Directions
All of the records below are to be printed exactly; the pictures are to be left out.
--- START ---
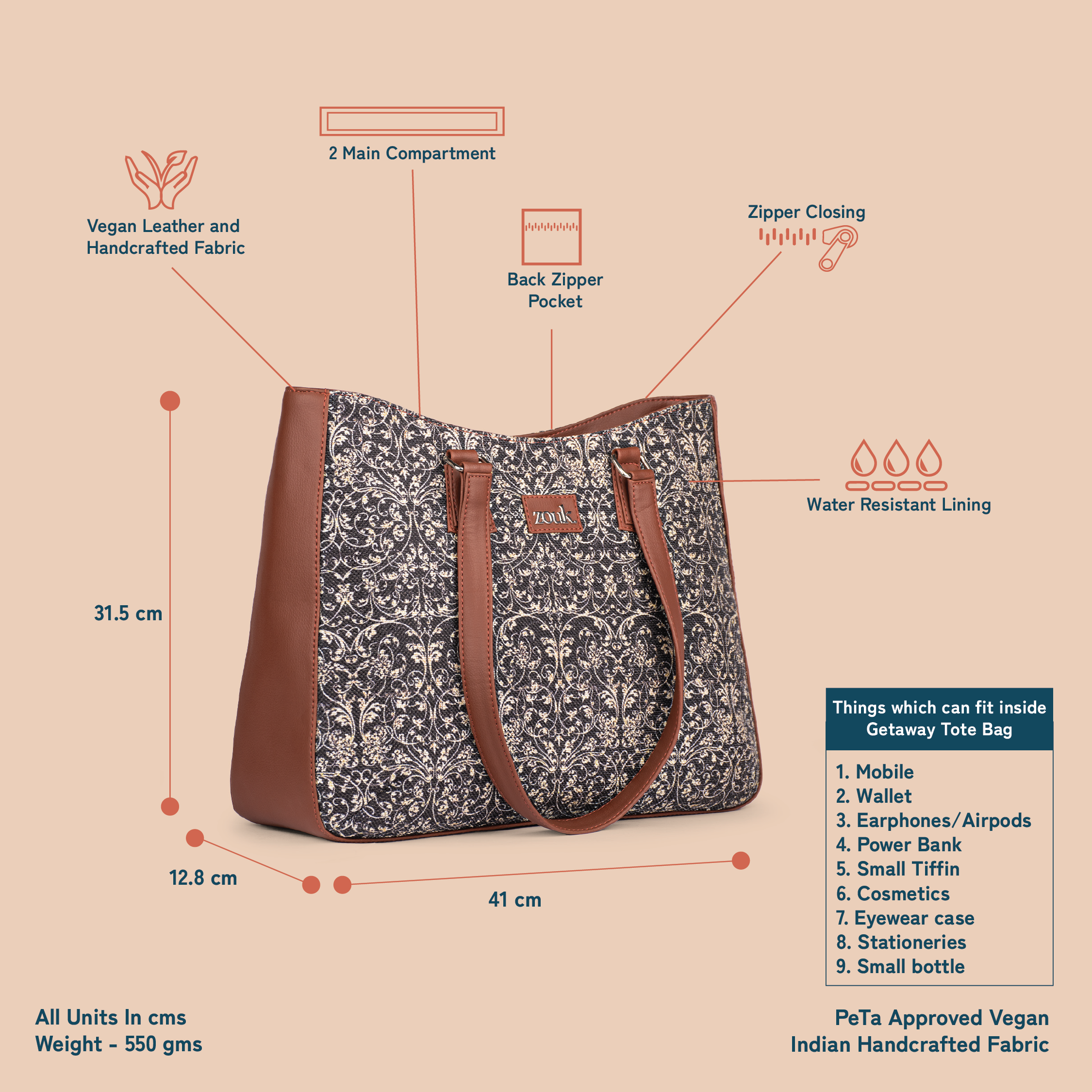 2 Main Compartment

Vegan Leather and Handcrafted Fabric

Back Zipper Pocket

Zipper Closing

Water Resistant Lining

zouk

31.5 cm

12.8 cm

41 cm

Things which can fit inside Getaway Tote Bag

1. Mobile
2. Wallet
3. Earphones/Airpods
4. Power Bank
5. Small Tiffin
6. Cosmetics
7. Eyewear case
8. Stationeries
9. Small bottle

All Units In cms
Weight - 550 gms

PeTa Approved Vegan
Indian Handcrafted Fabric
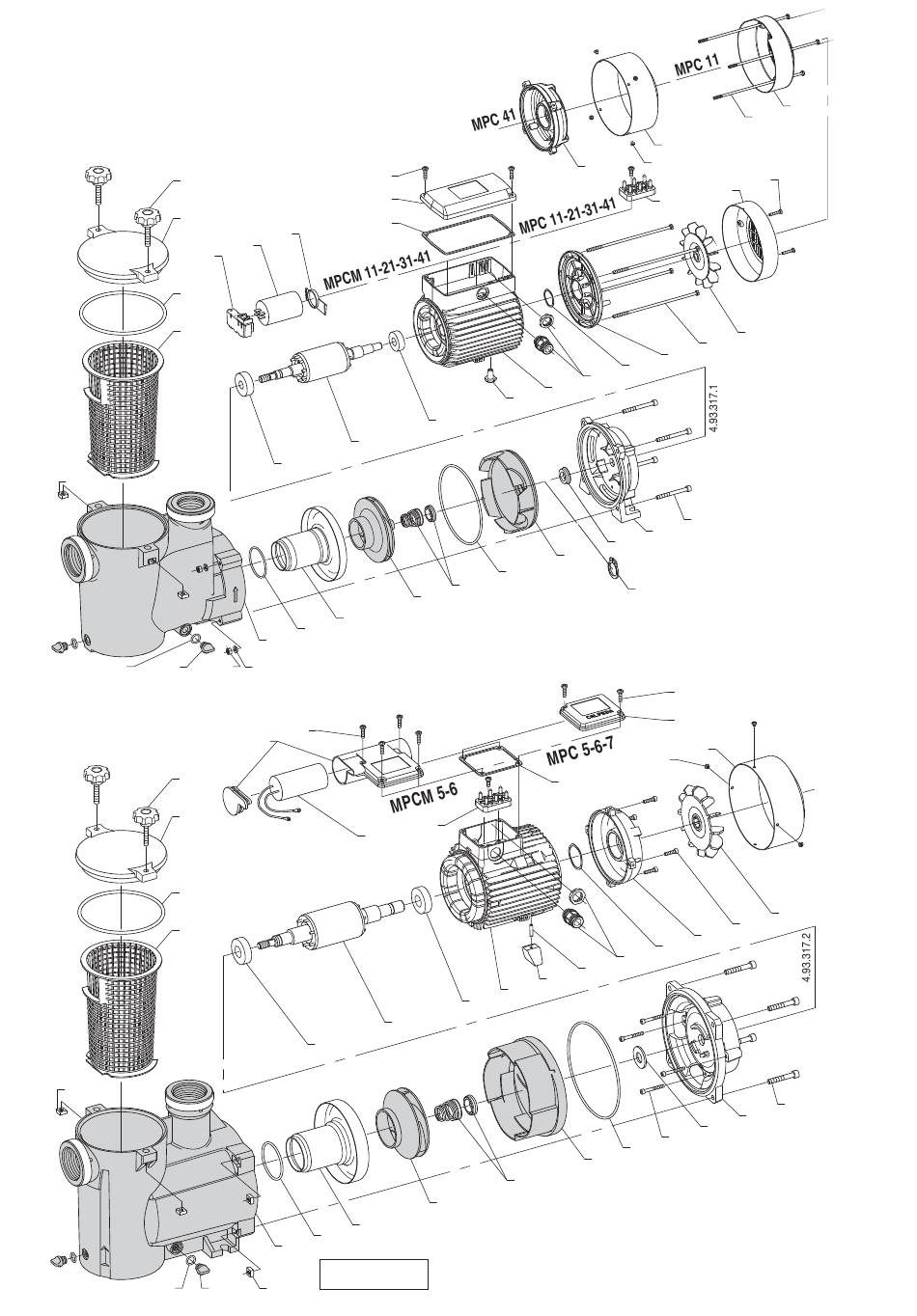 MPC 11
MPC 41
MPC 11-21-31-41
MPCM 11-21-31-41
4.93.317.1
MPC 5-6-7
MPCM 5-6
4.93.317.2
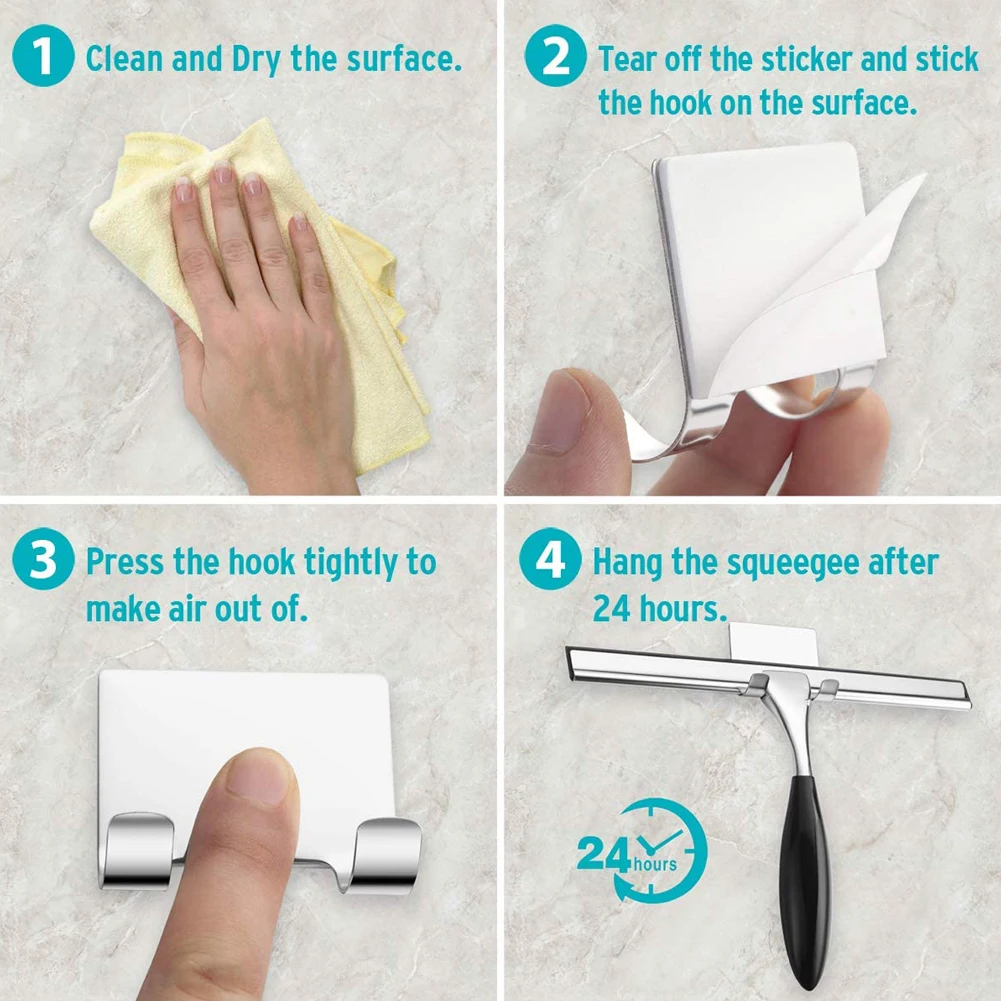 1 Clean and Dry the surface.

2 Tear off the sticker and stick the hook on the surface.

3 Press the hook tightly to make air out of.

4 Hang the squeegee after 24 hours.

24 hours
--- END ---
Response box
 2 Main Compartment

Vegan Leather and Handcrafted Fabric

Back Zipper Pocket

Zipper Closing

Water Resistant Lining

zouk

31.5 cm

12.8 cm

41 cm

Things which can fit inside Getaway Tote Bag

1. Mobile
2. Wallet
3. Earphones/Airpods
4. Power Bank
5. Small Tiffin
6. Cosmetics
7. Eyewear case
8. Stationeries
9. Small bottle

All Units In cms
Weight - 550 gms

PeTa Approved Vegan
Indian Handcrafted Fabric
 MPC 11
MPC 41
MPC 11-21-31-41
MPCM 11-21-31-41
4.93.317.1
MPC 5-6-7
MPCM 5-6
4.93.317.2
 1 Clean and Dry the surface.

2 Tear off the sticker and stick the hook on the surface.

3 Press the hook tightly to make air out of.

4 Hang the squeegee after 24 hours.

24 hours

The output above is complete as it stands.